Please check that you are sourcing from people who pledge not to use neonicotinoids, I recommend Organic Bulbs and Peter Nyssen. If you are not convinced, this recent article in House and Garden is terribly informative about bees, as well as being incredibly beautiful.

You can also read my interview with Polly Nicholson, queen of all things tulip, here.


Seeds to sow

Towards the end of the month is the perfect time to start sowing hardy annuals for early flowers next year.

Seeds I am sowing now from the Gather shop

  • Agrostemma (corncockle)

  • Ammi majus

  • Bladder campion

  • Borage

  • Bronze Fennel

  • Chicory

  • Cornflowers

  • Cerinthe

  • Dill

  • Dog daisy

  • Grasses (all of them!)

  • Larkspur

  • Marigolds

  • Nigellas

  • Opium poppy

  • Orlaya Grandiflora

  • Phacelia

  • Scabiosa

  • Heartease

  • Wild carrot

  

Starting perennials

Malus Farm is being guided more and more by regenerative principles and that means the surface of the soil should be covered, and the body of the soil should be as undisturbed as possible. That means as much permanent planting - perennials - as possible.

 

This month I will be buying for sowing later in the month:

Yet more rare campanula varieties

  • Cephalaria gigantea

  • Dianthus (Try D. carthusianorum)

  • Echinaceas (I favour E. pallida and ‘Hula Dancer’)

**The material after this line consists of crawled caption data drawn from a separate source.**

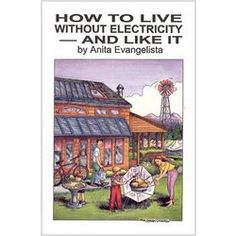How to live without electricity - and like it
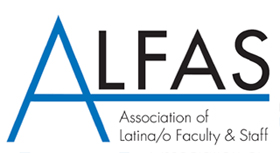 ALFAS-Association of Latina/o Faculty and Staff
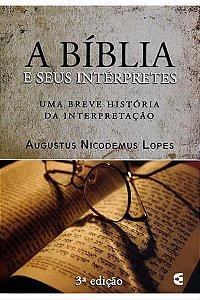 A Bíblia e Seus Intérpretes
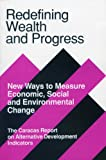 img - for Redefining Wealth and Progress: New Ways to Measure Economic, Social, and Environmental Change (Diversification Series) book / textbook / text book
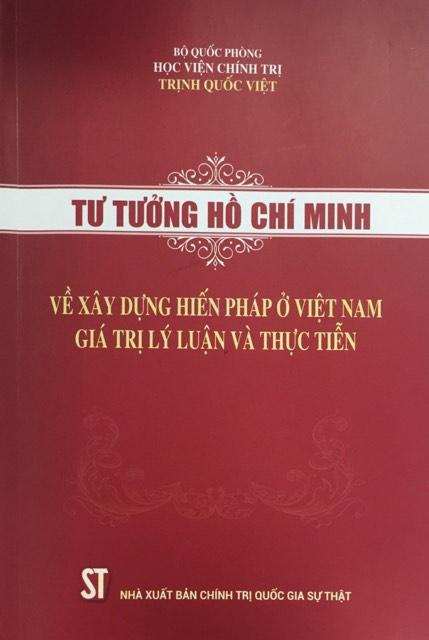 Tư tưởng Hồ Chí Minh về xây dựng Hiến pháp ở Việt Nam: giá trị lý luận và thực tiễn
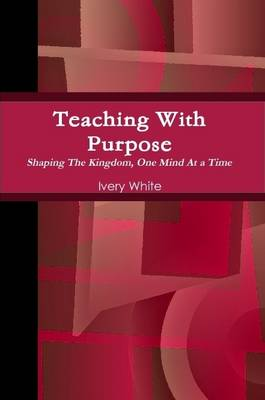 """Teaching With Purpose """"Shaping the Kingdom, One Mind At a Time"""""""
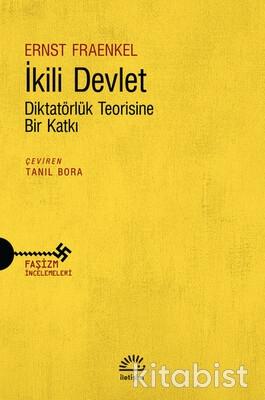 İletişim Yayınları - İkili Devlet: Diktatörlük Teorisine Bir Katkı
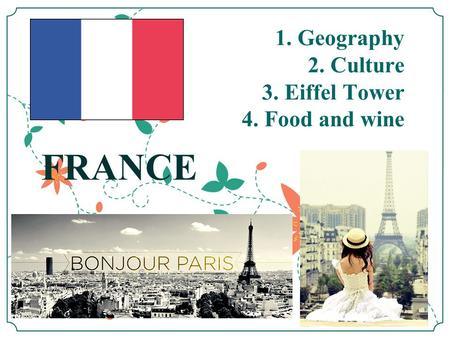 1. Geography 2. Culture 3. Eiffel Tower 4. Food and wine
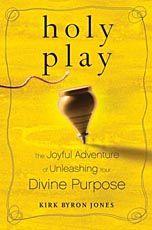 Spirituality & Practice: Book Excerpt: Holy Play, by Kirk Byron Jones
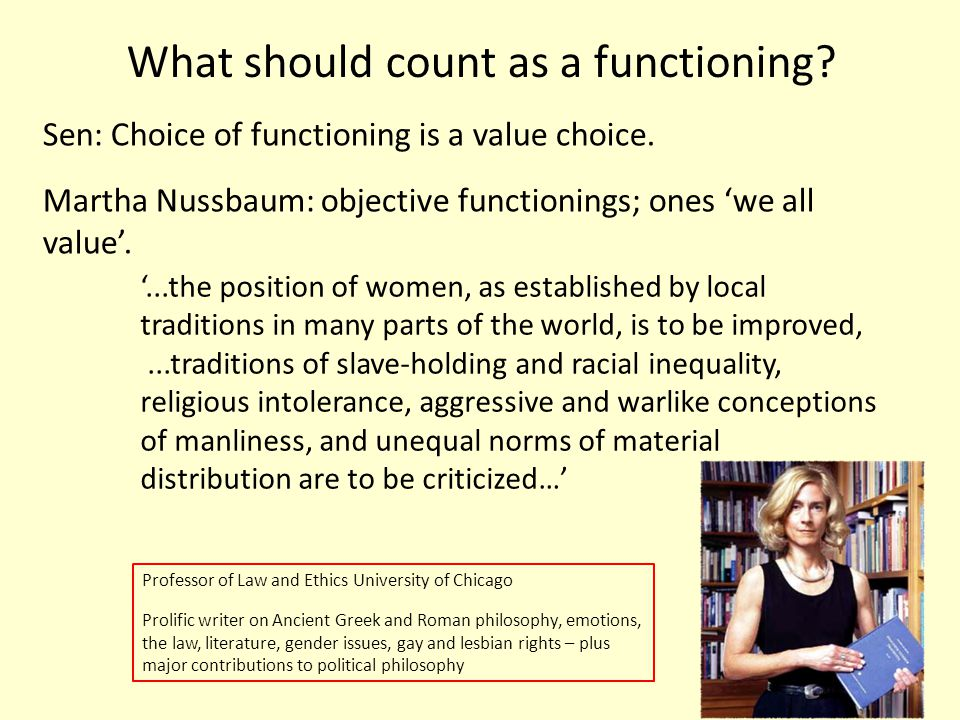 What should count as a functioning? Sen: Choice of functioning is a value choice. Martha Nussbaum: objective functionings; ones we all value. 53 Profe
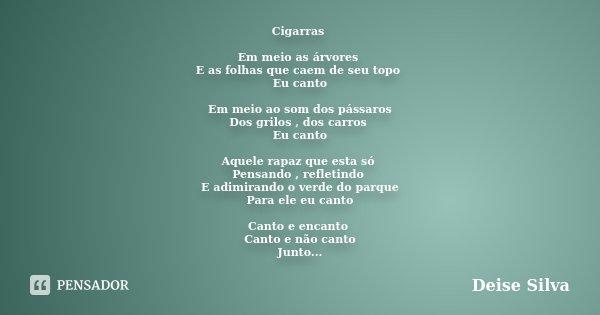 Cigarras Em meio as árvores E as folhas que caem de seu topo Eu canto Em meio ao som dos pássaros Dos grilos , dos carros Eu canto Aquele rapaz que esta só Pens... Frase de Deise Silva.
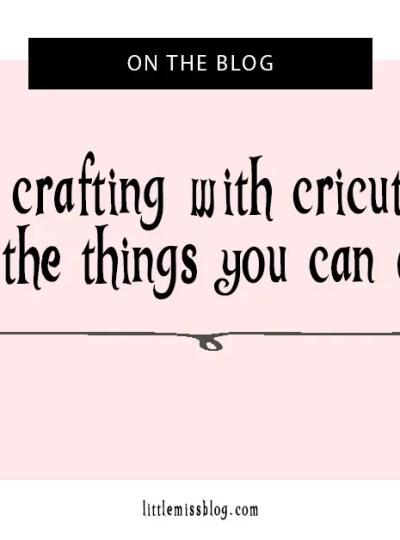 Crafting With Cricut littlemissblog.com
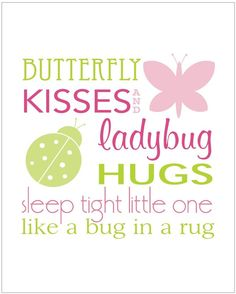 Butterfly Kisses and Ladybug Hugs - 8x10 for $9.95 by Etsy seller SweetpeaKidPrints.  #art #girl #pink #green #butterfly #butterflies #ladybug #ladybird #love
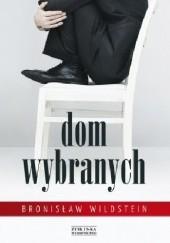 Okładka książki Dom Wybranych Bronisław Wildstein
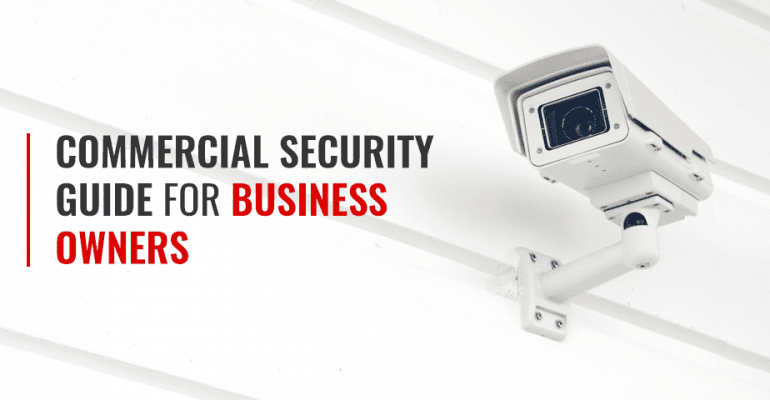 Commercial Security Guide for Business Owners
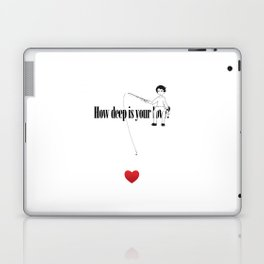 How deep is your Love? Laptop & iPad Skin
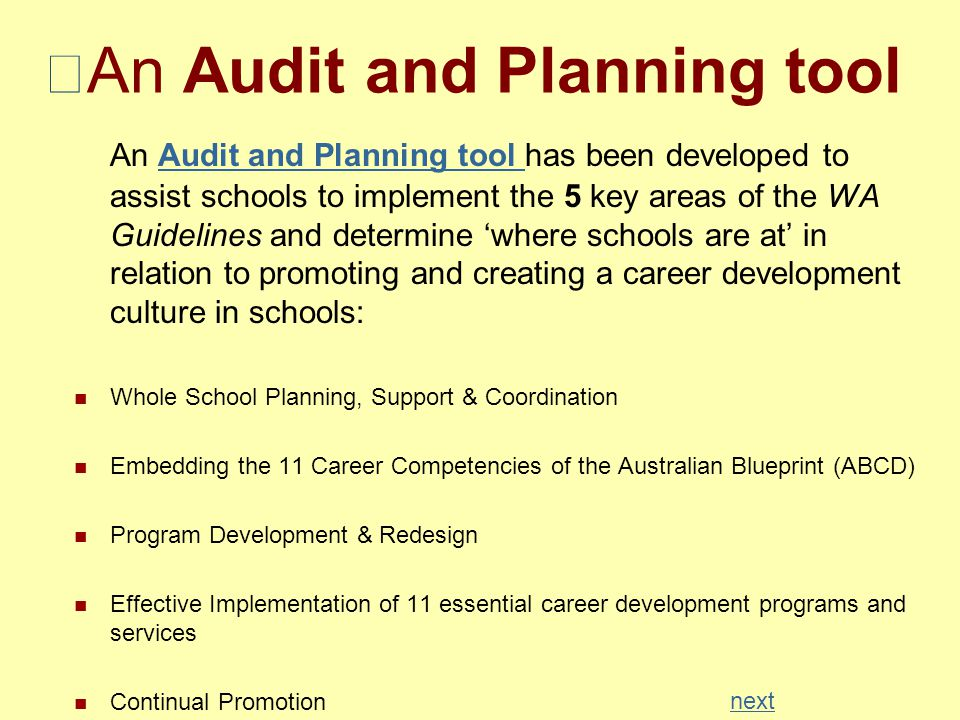 An Audit and Planning tool An Audit and Planning tool has been developed to assist schools to implement the 5 key areas of the WA Guidelines and determine 'where schools are at' in relation to promoting and creating a career development culture in schools:Audit and Planning tool Whole School Planning, Support & Coordination Embedding the 11 Career Competencies of the Australian Blueprint (ABCD) Program Development & Redesign Effective Implementation of 11 essential career development programs and services Continual Promotion next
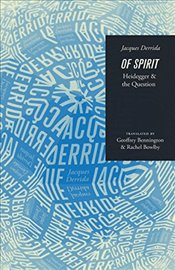 Of Spirit : Heidegger and the Question - Derrida, Jacques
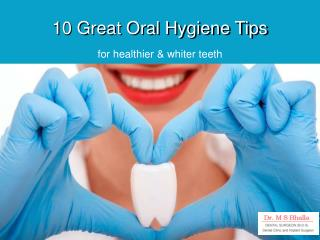 10 Great Oral Hygiene Tips for for healthier & whiter teeth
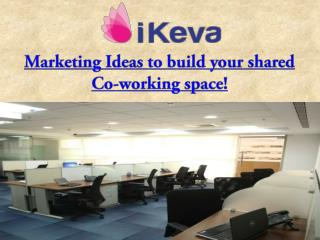 Marketing Ideas to build your shared Co-working space!
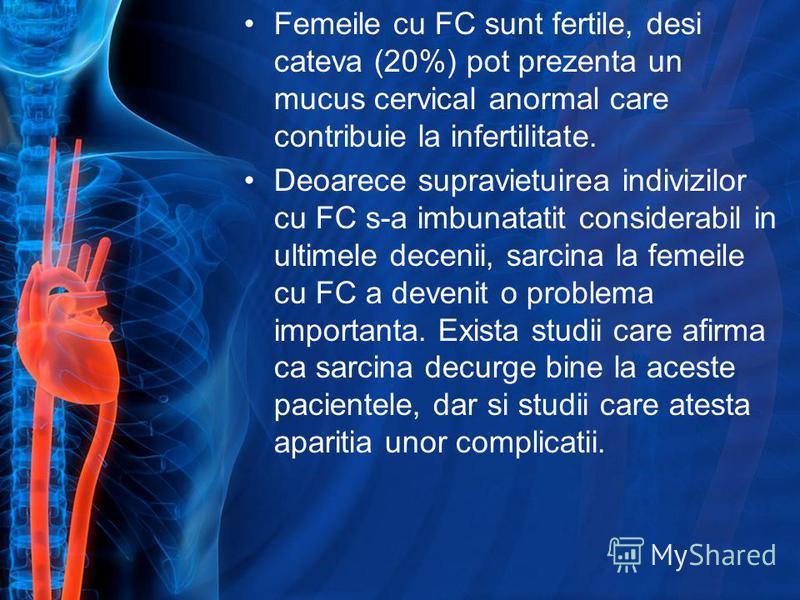 Femeile cu FC sunt fertile, desi cateva (20%) pot prezenta un mucus cervical anormal care contribuie la infertilitate. Deoarece supravietuirea indivizilor cu FC s-a imbunatatit considerabil in ultimele decenii, sarcina la femeile cu FC a devenit o pr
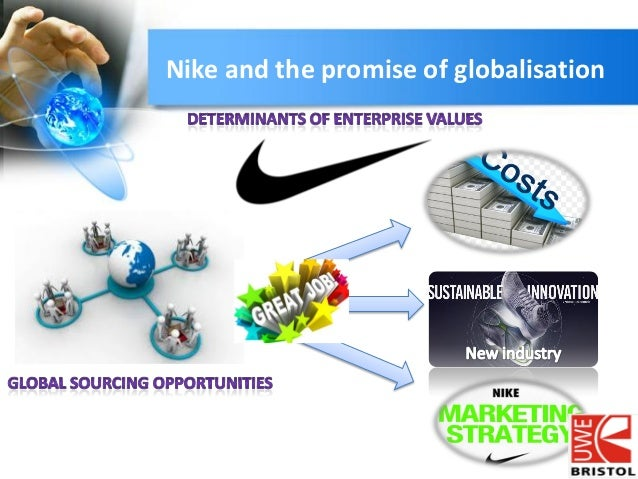 the promise and perils of globalization the case of nike summary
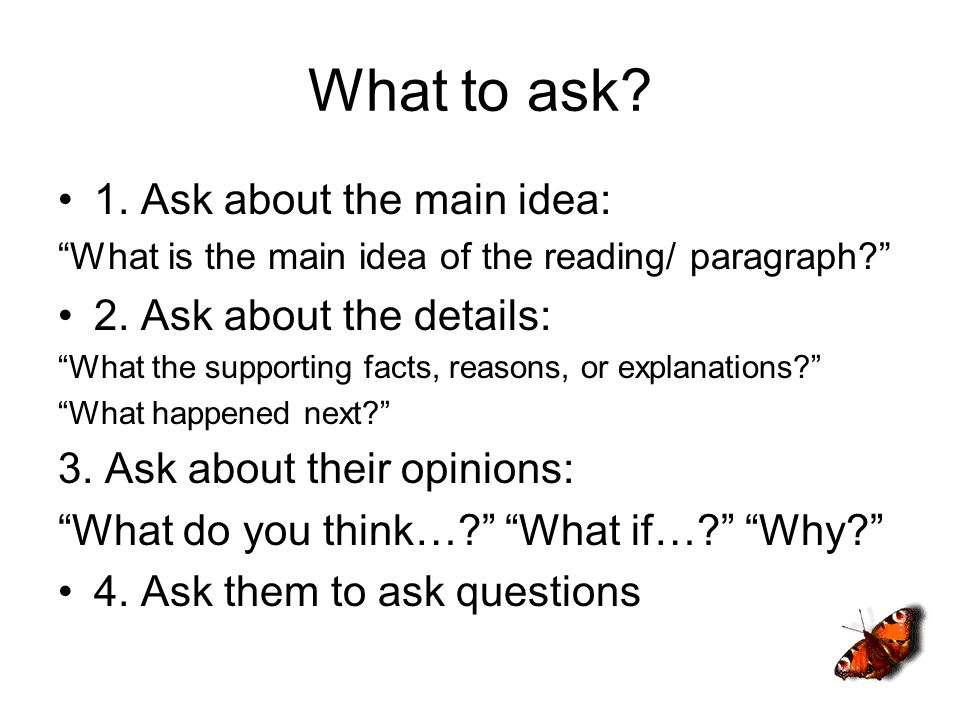 What to ask? 1. Ask about the main idea: What is the main idea of the reading/ paragraph? 2. Ask about the details: What the supporting facts, reasons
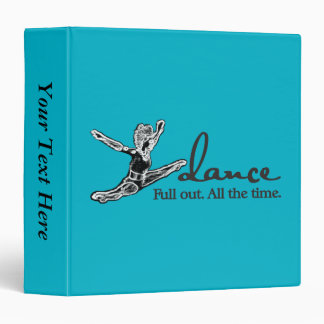 Dance. Full out. All the time. Vinyl Binder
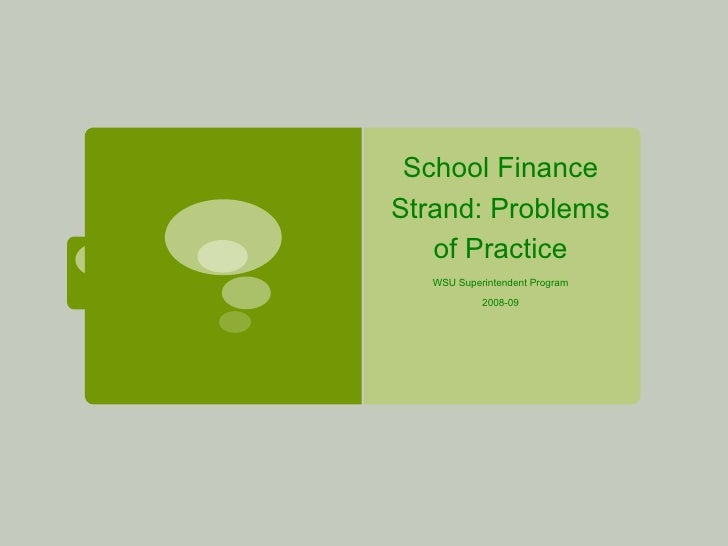 School Finance Strand: Problems of Practice WSU Superintendent Program 2008-09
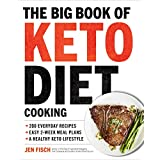 Die Big Book of Ketogenic Diet Cooking: 200 Everyday Recipes and Easy 2-Week Meal Plans for a Healthy Keto Lifestyle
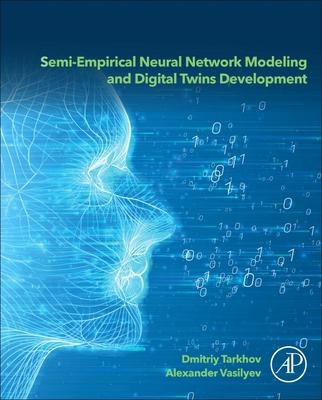 Semi-Empirical Neural Network Modeling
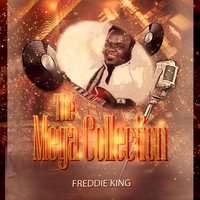 The Mega Collection — Freddy King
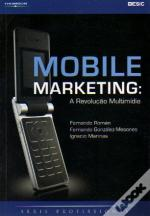 Mobile Marketing: A Revolução Multimídia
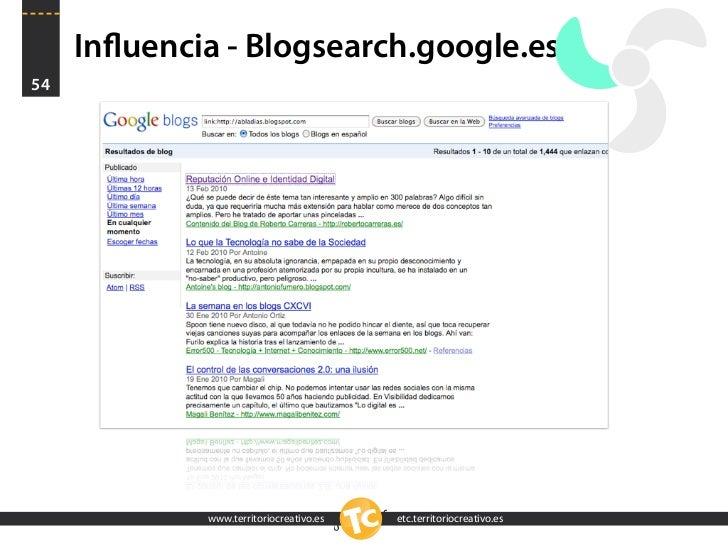 Influencia - Blogsearch.google.es 54                  www.territoriocreativo.es   etc.territoriocreativo.es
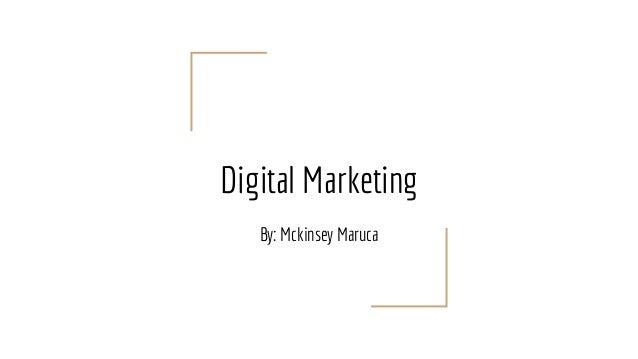 digital marketing presentation by mckinsey maruca 1 638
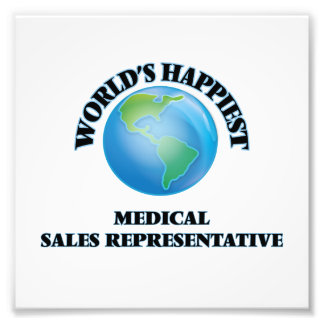 World's Happiest Medical Sales Representative Photo Print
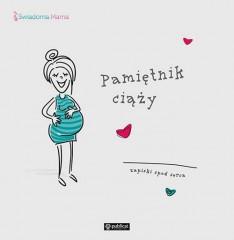 Pamiętnik ciąży Zapiski spod serca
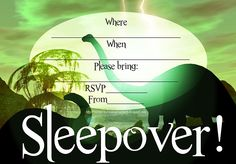 INVITATIONS FOR SLEEPOVER PARTY - INVITATIONS FOR SLEEPOVER PARTY - Dinosaurs - perfect for a boys slumber party - this site has 1000s of original FREE party invitations for sleepovers for boys, girls and teens.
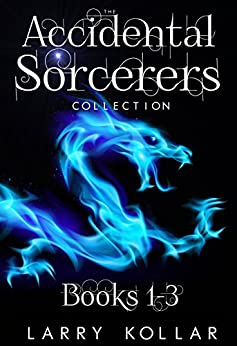 Accidental Sorcerers: The First Collection: Books 1-3 (Accidental Sorcerers Collection) (English Edition) di [Kollar, Larry]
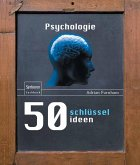 50 Schlüsselideen Psychologie (eBook, PDF)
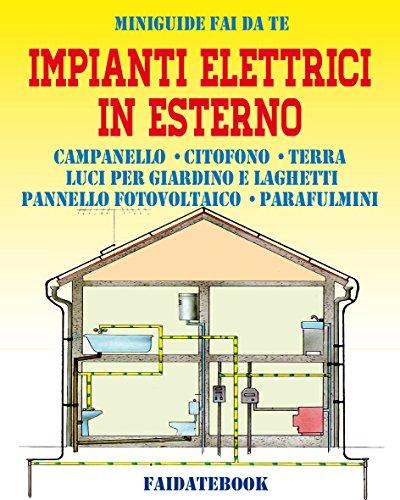 Impianti elettrici in esterno: Campanello - Citofono - Terra - Luci per giardino e laghetti - Pannello fotovoltaico - Parafulmini (Miniguide fai da te)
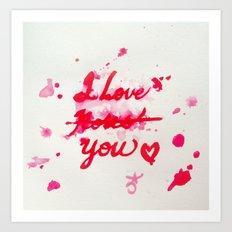 I Love Roses... I Mean, … Art Print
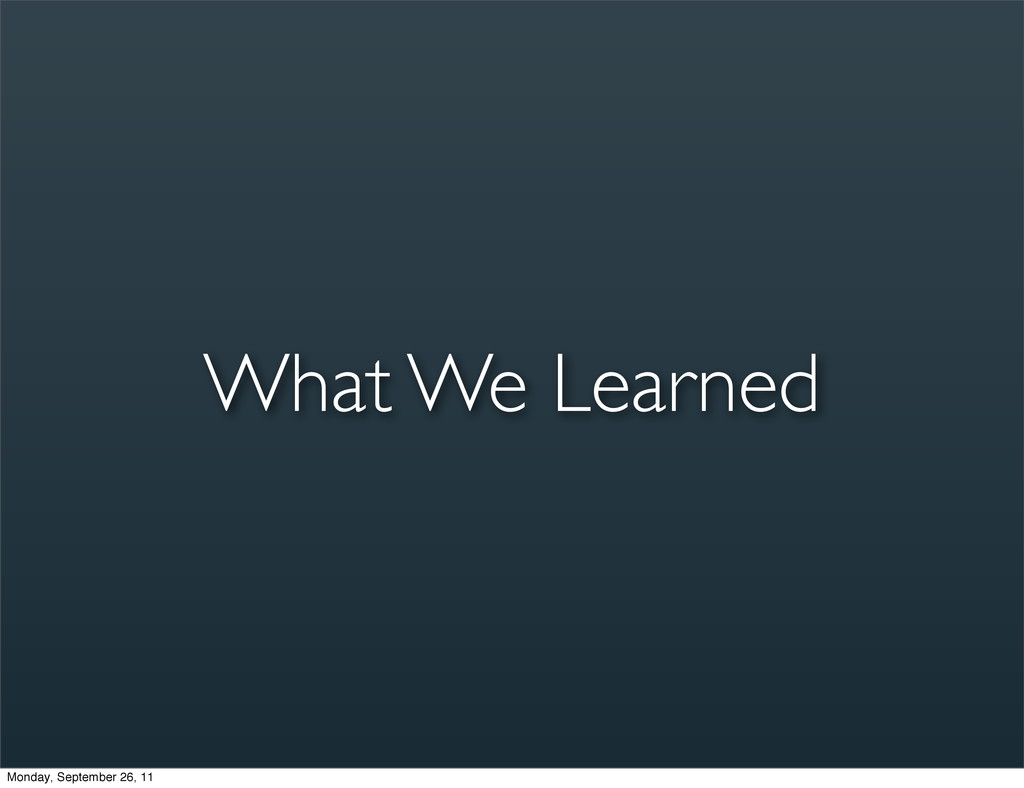 What We Learned Monday, September 26, 11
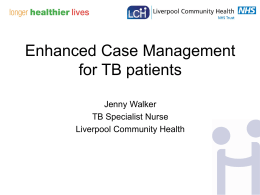 Enhanced Case Management - Central Manchester University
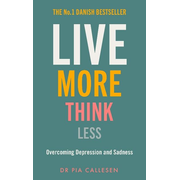 ISBN Live More Think Less book Hardcover 168 pages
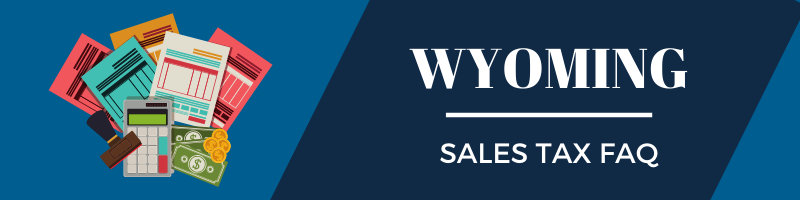 Wyoming Sales Tax FAQ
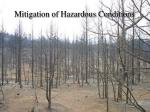 mitigation of hazardous conditions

  • The big textural plants such as Echinops and Eryngium

  • Bupleurum

  • Rudbeckia triloba - hardy enough for overwintering

 

For unusual and interesting perennial seed, have a look at jelitto.com, Green & Gorgeous, Chilterns, and . I am not sowing hollyhocks again, because of the rust…

 

If you aren’t ready for the perennial level of commitment, then scattering phacelia seed as a green manure on any patches of empty ground will do wonders for the health of your soil. Aim for it to germinate and grow in the autumn, protect the soil over winter, and hoe in in the spring. 


Seeds to save now

If you want more flowers, you need to keep cutting. Even if you are just putting the flowers you have harvested on the compost, leaving everything to go to seed will finish of a display of blooms. I’m after the seeds so I don’t find, but if you want more flowers, just keep cutting.

 

If the flowers have gone over and set seed, get catching. One of my flowers of the year has been the rusty foxglove (Digitalis ferruginea 'Gigantea'). Initially, I was slightly baffled as to where it came from and, for a brief mad moment, I wondered if my woolly foxgloves had inadvertently crossed with a chocolate. But they just kept growing and growing, and then there were these incredible six foot spires of nectar-filled heaven - they were simply swarming with bees. Apparently, the trick to saving any sort of foxglove seed is to go and buy as many sticks of French bread as you have foxglove spires. The paper bags that they come in are perfect for slipping over the top and catching the seeds as they gradually ripen. (Like the flowers blooming, they start at the bottom and get to the top a few weeks later.) Given the number of foxgloves I have, I would have to eat a lot of bread to employ this method, so I am going to apply the two thirds rule; as soon as two thirds of the seeds are ripe, I will cut the lot down. I might lose the earliest seed, and the latest seed might never ripen off the plant, but the thing about foxgloves is that one spire gives millions of seeds, so I can afford to be a little slapdash.

 

  • Any of the daisy type flowers (ox-eye daisies, dyer’s chamomile etc) are ready. Be mindful that the first matter that comes off when you rub them is the old petals, you need to get to the next layer down.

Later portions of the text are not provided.